Thanks for reading.  I have had no computer access for four days, and am most happy to be back at the blog, especially since I have a new painting emerging.

Ozark Court on Historic Route 66

December 14, 2011

Ozark Court on HIstoric Route 66

This watercolor was a quick-study of a scene I have returned to for nearly three decades.  I blocked in the sky as a demonstration for a student several weeks ago.  Finding this discarded study recently, I decided to put a landscape under the sky, and had been musing over an 8 x 10″ photo I took of this Ozark Court hotel on historic route 66.

This abandoned hotel site has been a sad scene for me during the years I have traveled back and forth between Fort Worth and St.

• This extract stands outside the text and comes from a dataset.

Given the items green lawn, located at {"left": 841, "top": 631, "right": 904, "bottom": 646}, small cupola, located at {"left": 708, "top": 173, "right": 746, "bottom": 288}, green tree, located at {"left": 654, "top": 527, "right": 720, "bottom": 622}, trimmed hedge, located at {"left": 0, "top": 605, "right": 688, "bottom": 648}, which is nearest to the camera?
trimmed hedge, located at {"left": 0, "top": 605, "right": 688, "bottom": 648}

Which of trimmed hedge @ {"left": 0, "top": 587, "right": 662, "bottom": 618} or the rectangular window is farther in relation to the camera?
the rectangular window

Louis.  I have watched its decay throughout the decades, and now I am sad to report that the sign has even been removed.  I never recall seeing this business open during my travels, but the sign was always a reference point for me, and of course the nostalgic memories of highway motels always stirred my imagination.  This setting was always a welcoming sight for me, particularly when I felt weary and lonely from travel.

I was always touched by the lines from William Wordsworth’s “Lines Composed a Few Miles above Tintern Abbey.”  The shell of that Medieval church stirred him in ways similar to how I feel when I travel and look upon ruins such as this–a reminder of yesterdays that will not be returning.  I miss many of these business establishments and their collective histories.

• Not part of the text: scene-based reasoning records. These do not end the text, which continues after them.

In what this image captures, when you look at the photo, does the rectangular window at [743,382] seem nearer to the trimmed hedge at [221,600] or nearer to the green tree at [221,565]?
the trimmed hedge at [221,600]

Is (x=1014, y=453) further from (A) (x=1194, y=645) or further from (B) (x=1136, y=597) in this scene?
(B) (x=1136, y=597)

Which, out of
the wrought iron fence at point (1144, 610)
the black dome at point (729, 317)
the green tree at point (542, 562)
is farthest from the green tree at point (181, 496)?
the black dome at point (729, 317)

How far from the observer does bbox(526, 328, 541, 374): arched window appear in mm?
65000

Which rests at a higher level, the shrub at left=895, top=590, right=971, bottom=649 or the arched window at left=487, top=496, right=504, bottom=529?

In a couple of weeks, I will be journeying past this lonely spot along Interstate 44 yet again, and no doubt will feel a tug when I drive past this pair of buildings marking what used to be a warm, welcoming spot.

Thanks for reading.

 

Lines Composed a Few Miles above Tintern Abbey, Loss and Presence

April 23, 2011

Sketches in the Studio

1887 relic of 4th Methodist Church Fort Worth, Texas

Today, Friday morning, April 22, 2011 begins a 3-day weekend for me.  While in classes yesterday morning, I suddenly was seized with this notion to visit this relic from the edge of downtown Fort Worth, Texas.  It is what remains of the 1887 Fourth Street Methodist Church (today First Methodist Church, in a different location).  The ruins were discovered a few years back when demolition began of a storage facility, with no knowledge that the skeletal remains of this vestry were within the old structure.  The Bass brothers decided not to destroy the relic.

For the past two weeks (is this serendipitous?) I have been mulling over William Wordsworth’s “Lines.  Composed a Few Miles above Tintern Abbey, on Revisiting the Banks of the Wye during a Tour.  July 13, 1798.”  I have also lingered over a watercolor by J. M. W. Turner, composed while the painter was quite young and visiting that same Medieval ruin of a church.  The poem and the painting have been on my mind the past few weeks, again with all those Proustian notions–of memories, of loss and of presence.

Other writers have expressed this better than I, but I know these heart-shuddering sentiments of standing in the midst of something left over from the past, with the wreckage of decomposition prevalent, and I simultaneously feel a profound loss and an exhilarating “presence.”  This is what I feel when I look on this church ruin adjacent to a thriving Sundance Square in Fort Worth, Texas.  At the close of the 19th century, worshipers, mourners, seekers–people of all persuasions–lingered on these grounds and worshiped within the sacred space.  I tried to focus on those matters while the traffic of downtown Fort Worth whizzed past me.  One memorable moment during this 30-minute sketching exercise was a courteous bicycle security guard working for the city stopping by and chatting with me for a few minutes.  Her presence, and the knowledge that there were “many of them” about the town, made me feel safer to return here and sketch again.  Indeed I shall.

Thank you for reading.  It is now Saturday, and I hope to get some quality work done in watercolor by the close of this day.